Considering inducing labor? Understand who makes a good candidate for inducing labor and why the intervention isn't for everyone.

By Mayo Clinic staff

Nature controls most aspects of labor — but sometimes nature needs a nudge. If your health care provider decides you and your baby would benefit from delivering sooner rather than later, he or she might suggest inducing labor.

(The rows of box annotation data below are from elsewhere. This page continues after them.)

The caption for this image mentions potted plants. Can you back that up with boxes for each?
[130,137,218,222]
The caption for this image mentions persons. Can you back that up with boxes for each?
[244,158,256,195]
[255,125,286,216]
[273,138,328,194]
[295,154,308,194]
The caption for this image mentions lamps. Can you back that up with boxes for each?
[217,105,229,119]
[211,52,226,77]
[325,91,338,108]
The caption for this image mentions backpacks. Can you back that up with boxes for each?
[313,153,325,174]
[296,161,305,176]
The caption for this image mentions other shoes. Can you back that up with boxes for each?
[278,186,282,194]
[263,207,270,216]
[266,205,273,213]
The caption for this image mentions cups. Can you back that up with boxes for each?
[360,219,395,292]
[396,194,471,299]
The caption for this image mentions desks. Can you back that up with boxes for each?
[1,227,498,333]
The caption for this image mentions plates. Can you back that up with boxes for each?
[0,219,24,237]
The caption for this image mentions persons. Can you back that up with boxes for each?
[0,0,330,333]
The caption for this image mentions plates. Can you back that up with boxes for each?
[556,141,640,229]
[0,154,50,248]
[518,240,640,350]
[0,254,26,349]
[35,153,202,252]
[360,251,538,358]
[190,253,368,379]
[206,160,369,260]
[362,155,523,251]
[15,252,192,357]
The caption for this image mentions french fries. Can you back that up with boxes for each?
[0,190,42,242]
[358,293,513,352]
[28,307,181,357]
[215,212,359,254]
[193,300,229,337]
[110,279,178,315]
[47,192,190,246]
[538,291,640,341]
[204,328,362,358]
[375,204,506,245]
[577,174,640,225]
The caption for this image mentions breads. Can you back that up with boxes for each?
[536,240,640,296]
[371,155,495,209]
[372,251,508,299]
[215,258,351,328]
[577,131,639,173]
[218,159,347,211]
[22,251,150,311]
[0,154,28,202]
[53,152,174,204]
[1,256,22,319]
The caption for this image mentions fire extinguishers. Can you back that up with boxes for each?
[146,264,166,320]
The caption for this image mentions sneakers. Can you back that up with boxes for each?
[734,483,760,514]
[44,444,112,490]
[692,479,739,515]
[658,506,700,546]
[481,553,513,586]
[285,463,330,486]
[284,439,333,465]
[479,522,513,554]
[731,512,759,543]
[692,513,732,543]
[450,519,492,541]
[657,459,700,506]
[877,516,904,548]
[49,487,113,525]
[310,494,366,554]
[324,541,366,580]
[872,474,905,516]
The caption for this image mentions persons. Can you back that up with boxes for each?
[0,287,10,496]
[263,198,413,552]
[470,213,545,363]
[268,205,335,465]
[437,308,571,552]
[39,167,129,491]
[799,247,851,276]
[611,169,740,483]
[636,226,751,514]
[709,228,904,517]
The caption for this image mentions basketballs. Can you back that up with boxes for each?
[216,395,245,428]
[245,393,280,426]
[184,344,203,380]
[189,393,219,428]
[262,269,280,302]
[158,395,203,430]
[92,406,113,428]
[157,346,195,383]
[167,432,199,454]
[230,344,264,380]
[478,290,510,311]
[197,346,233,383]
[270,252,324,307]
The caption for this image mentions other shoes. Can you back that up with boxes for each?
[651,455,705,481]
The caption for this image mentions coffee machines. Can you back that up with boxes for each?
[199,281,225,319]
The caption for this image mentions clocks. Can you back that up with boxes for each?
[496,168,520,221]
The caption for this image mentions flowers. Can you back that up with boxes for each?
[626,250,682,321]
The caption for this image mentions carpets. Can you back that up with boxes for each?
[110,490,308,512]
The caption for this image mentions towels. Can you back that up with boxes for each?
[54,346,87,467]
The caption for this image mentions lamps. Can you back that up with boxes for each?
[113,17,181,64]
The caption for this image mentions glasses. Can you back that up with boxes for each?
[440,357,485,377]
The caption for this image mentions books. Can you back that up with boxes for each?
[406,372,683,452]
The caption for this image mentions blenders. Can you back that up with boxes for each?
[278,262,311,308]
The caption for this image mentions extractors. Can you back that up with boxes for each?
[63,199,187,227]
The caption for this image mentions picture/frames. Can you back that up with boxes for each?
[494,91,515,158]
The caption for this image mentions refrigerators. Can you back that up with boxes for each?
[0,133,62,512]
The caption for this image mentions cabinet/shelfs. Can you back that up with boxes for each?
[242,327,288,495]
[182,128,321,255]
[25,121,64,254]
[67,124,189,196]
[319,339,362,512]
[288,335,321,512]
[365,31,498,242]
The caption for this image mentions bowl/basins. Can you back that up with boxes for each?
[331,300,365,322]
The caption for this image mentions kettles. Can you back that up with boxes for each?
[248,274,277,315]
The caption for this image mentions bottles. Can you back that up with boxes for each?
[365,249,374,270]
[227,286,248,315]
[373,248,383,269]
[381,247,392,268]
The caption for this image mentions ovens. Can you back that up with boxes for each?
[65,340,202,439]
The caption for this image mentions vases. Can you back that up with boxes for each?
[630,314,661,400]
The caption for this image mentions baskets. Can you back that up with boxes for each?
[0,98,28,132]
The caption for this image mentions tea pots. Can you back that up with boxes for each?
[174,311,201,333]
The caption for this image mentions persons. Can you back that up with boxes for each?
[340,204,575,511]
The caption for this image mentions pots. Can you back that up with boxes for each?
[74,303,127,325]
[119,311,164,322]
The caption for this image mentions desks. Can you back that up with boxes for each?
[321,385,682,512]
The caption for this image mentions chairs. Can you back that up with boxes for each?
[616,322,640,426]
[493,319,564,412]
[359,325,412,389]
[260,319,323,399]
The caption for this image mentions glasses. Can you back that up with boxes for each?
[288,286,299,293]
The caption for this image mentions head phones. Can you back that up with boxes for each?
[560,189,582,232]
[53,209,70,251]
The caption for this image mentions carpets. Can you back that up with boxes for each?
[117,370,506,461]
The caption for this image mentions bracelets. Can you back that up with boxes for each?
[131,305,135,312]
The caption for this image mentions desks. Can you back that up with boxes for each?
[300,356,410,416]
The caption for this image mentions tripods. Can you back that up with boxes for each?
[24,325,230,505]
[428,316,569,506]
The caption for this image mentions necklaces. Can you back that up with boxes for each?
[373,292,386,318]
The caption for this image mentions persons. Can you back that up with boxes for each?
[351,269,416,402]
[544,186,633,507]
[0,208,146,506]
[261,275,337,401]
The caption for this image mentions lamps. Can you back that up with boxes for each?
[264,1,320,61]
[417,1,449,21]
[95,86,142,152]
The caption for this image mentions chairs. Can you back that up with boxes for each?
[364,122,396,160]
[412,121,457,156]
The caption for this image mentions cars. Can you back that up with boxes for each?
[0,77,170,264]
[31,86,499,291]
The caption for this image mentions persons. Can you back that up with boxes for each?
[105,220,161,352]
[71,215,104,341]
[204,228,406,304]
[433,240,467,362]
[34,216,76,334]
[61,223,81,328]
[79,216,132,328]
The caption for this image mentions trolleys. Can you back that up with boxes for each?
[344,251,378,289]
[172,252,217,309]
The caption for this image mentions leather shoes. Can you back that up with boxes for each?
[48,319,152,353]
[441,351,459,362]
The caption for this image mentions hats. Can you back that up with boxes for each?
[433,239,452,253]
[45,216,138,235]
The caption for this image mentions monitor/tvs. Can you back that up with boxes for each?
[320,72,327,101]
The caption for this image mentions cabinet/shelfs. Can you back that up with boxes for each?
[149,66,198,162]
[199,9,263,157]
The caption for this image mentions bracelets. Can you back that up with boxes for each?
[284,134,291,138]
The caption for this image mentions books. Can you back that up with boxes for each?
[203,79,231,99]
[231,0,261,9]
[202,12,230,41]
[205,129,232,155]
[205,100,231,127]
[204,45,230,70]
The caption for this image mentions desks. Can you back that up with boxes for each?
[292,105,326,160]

Why would I need an induction?

Your health care provider might recommend inducing labor for various reasons, primarily when there's concern for your health or your baby's health. For example:

  • You're approaching two weeks beyond your due date, and labor hasn't started naturally
  • Your water has broken, but you're not having contractions
  • There's an infection in your uterus
  • Your baby has stopped growing at the expected pace
  • There's not enough amniotic fluid surrounding the baby (oligohydramnios)
  • Your placenta has begun to deteriorate
  • The placenta peels away from the inner wall of the uterus before delivery — either partially or completely (placental abruption)
  • You have a medical condition that might put you or your baby at risk, such as high blood pressure or diabetes

Can I wait for labor to begin naturally?

Up to two weeks after your due date, a wait-and-see approach might be preferable. Nature prepares the cervix for delivery in the most efficient, comfortable way. However, if your health care provider is concerned about your health or your baby's health or your pregnancy continues two weeks past your due date, inducing labor might be the best option.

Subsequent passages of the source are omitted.